Pendulum (9) performs combined motion depending on the movement of axis joint (9a) and joint (10a). Either of joint (9a) and joint (10b) can be stationary or mobile depending on the motion of subsequent mechanism members connected to them. Then, resultant motion and force is transmitted to connection rod-2 (11) through joint (11a).

Connection rod-2 (11) is a two-force-member, and free from any moment accept inertial effects. One end joint (11a) oscillates in course of movement of pendulum (9), and the other end joint (12a) reciprocates in the trajectory of guideway bearing (12b). It transmits the force directly to ram-2 (12) through joint (12a). Ram-2 (12) moves in the trajectory of guideway bearing (12b), and position and force output (push and pull) of the whole mechanism is performed at the bottom edge of the ram-2 (12). The profile of guideway bearing (12b) does not need to be linear, it can be in arc, spline, or in any form.
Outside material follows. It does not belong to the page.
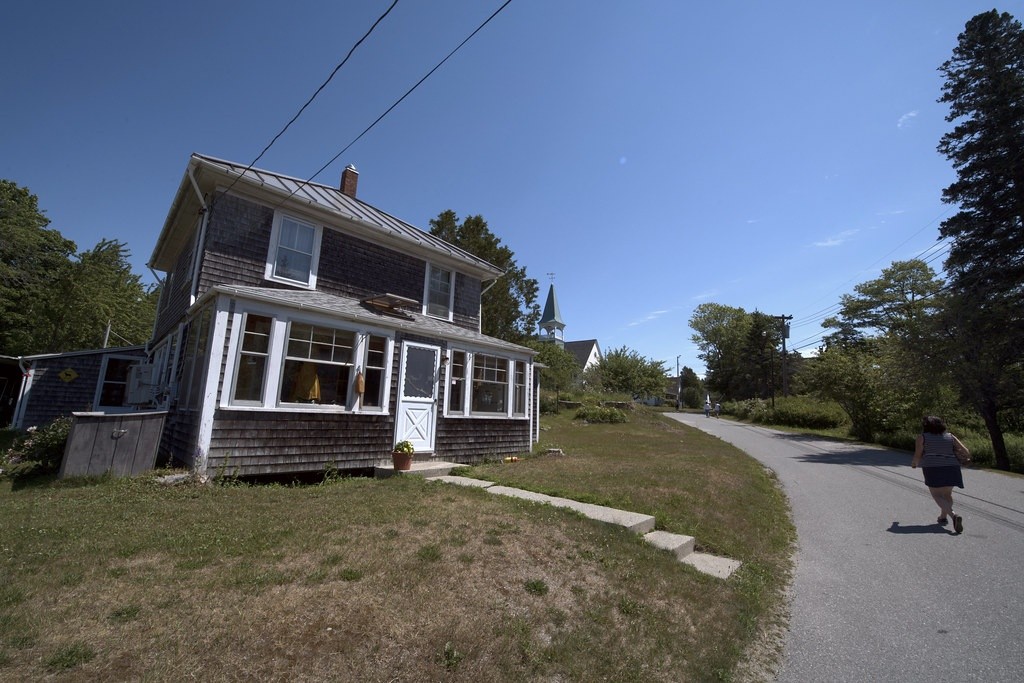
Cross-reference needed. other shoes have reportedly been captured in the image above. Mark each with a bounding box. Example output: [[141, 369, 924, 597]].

Alternatively, motion input may be transferred to connection rod-1 (6) by motor frame connected on crank-1 (5). In the same sense, motion input may be transferred to pendulum (9) by motor frame connected on crank-2 (8). That is, the motor and / or transfer unit frames can be mounted on crank- 1 (5) and crank-2 (8), moving with them. The issue is the relative motion between crank-1 (5) and connection rod-1 (6); and between crank-2 (8) and pendulum (9).
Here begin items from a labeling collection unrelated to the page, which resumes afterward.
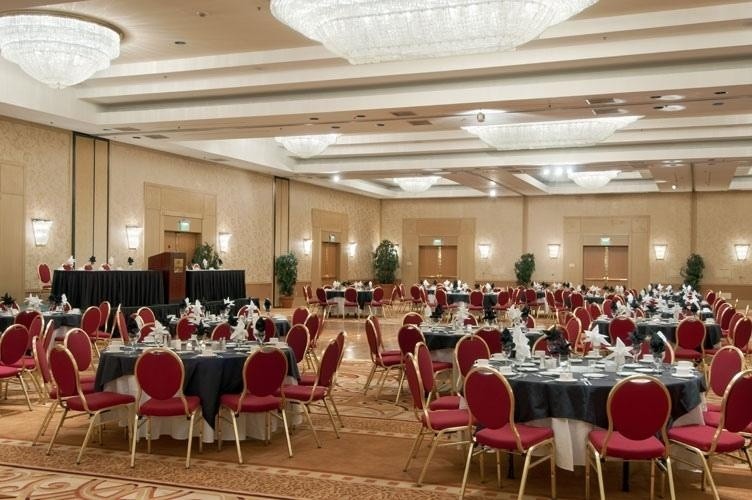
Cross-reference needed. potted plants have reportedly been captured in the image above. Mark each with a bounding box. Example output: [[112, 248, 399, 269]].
[[679, 253, 705, 291], [371, 239, 400, 300], [513, 253, 536, 289], [275, 253, 298, 308]]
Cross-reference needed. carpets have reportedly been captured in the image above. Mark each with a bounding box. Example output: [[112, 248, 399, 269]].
[[0, 358, 750, 500]]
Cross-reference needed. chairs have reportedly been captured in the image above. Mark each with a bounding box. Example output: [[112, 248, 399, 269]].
[[46, 344, 139, 466], [130, 344, 204, 466], [299, 331, 345, 428], [412, 340, 470, 450], [192, 263, 201, 270], [404, 350, 488, 487], [301, 282, 751, 404], [0, 298, 327, 412], [459, 365, 557, 499], [658, 367, 752, 498], [36, 263, 113, 308], [276, 338, 341, 448], [585, 374, 676, 500], [702, 346, 751, 464], [215, 343, 293, 464], [31, 327, 110, 447]]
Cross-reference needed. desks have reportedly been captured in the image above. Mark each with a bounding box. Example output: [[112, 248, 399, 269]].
[[92, 341, 290, 441], [48, 270, 165, 310], [186, 269, 246, 303], [476, 356, 706, 491]]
Various modes of mechanism motions will be explained:

One mode is that crank-1 (5) turns fully or oscillates, and crank-2 (8) is stationary (does not move). In this case, pendulum (9) performs pure rotation around joint (9a) depending on push and pull effect of link (10) which is moved by ram-1 (7). The motion output at ram-2 (12) is relatively fast, and force output is relatively low. Because, crank- 1 (5) length is considered to be longer than that of crank-2 (8). Because the crank-1 (5) is predicted to be longer than the crank-2 (8).
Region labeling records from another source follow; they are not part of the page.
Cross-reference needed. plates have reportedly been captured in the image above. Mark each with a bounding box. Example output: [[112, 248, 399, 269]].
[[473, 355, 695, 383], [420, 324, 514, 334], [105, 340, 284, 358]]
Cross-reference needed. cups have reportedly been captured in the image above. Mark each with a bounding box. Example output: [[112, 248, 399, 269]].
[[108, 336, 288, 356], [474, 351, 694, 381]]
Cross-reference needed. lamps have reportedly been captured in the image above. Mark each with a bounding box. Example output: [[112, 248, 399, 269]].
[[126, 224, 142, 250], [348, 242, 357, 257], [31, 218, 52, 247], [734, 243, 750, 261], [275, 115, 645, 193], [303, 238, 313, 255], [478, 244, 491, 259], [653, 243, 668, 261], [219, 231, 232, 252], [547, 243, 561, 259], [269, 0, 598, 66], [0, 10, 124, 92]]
One another mode is that crank-1 (5) is stationary (does not move), and crank-2 (8) turns fully or oscillates. It means that ram-1 (7) is stationary. In this case, joint (10a) of pendulum (9) performs pure rotation around joint (10b). The motion output at ram-2 (12) is relatively slow, and force output is relatively high.

One another mode is that both of crank-1 (5) and crank-2 (8) turn fully or oscillate regularly in steady state. Each of these motions may be also in any mathematical function. In this case, combined motion is transferred to pendulum (9). The magnitude of speed and force output at ram-2 (12) depends on the motion functions of the crank-1 (5) and crank-2 (8) and the relation in between.

One another mode is that, crank-1 (5) moves fast, and slows down around bottom death center of ram-1 (7) (quasi-static). Crank-2 (8) is stationary (or quasi-static) while ram-1 (7) is moving fast far from bottom death center, and starts rotation when ram-1 (7) is in quasi-static regime around bottom death center. In this case, since joint (10b) is quasi static, joint (10a) performs pure rotation. The force transmitted to ram-2 (11) through pendulum (9) is basically produced by crank-2 (8). As the length of crank-2 (8) is too short, the fore output is too high. Thus, motion output at ram-2 (12) is relatively slow, and force output is relatively high.

One another mode is that ram-1 (7) is locked at bottom death center via a pin movement, gravitational forces, frictional forces, spring forces, hydraulics, pneumatics, electrical devices or etc., and crank-2 (8) turns fully or oscillates. In this case, joint (10a) of pendulum (9) performs pure rotation around joint (10b). The motion output at ram-2 (12) is relatively slow, and force output is relatively high. The force transmitted to ram-2 (11) through pendulum (9) is basically produced by crank-2 (8). As the length of crank-2 (8) is too short, the fore output is too high. Thus, motion output at ram-2 (12) is relatively slow, and force output is relatively high.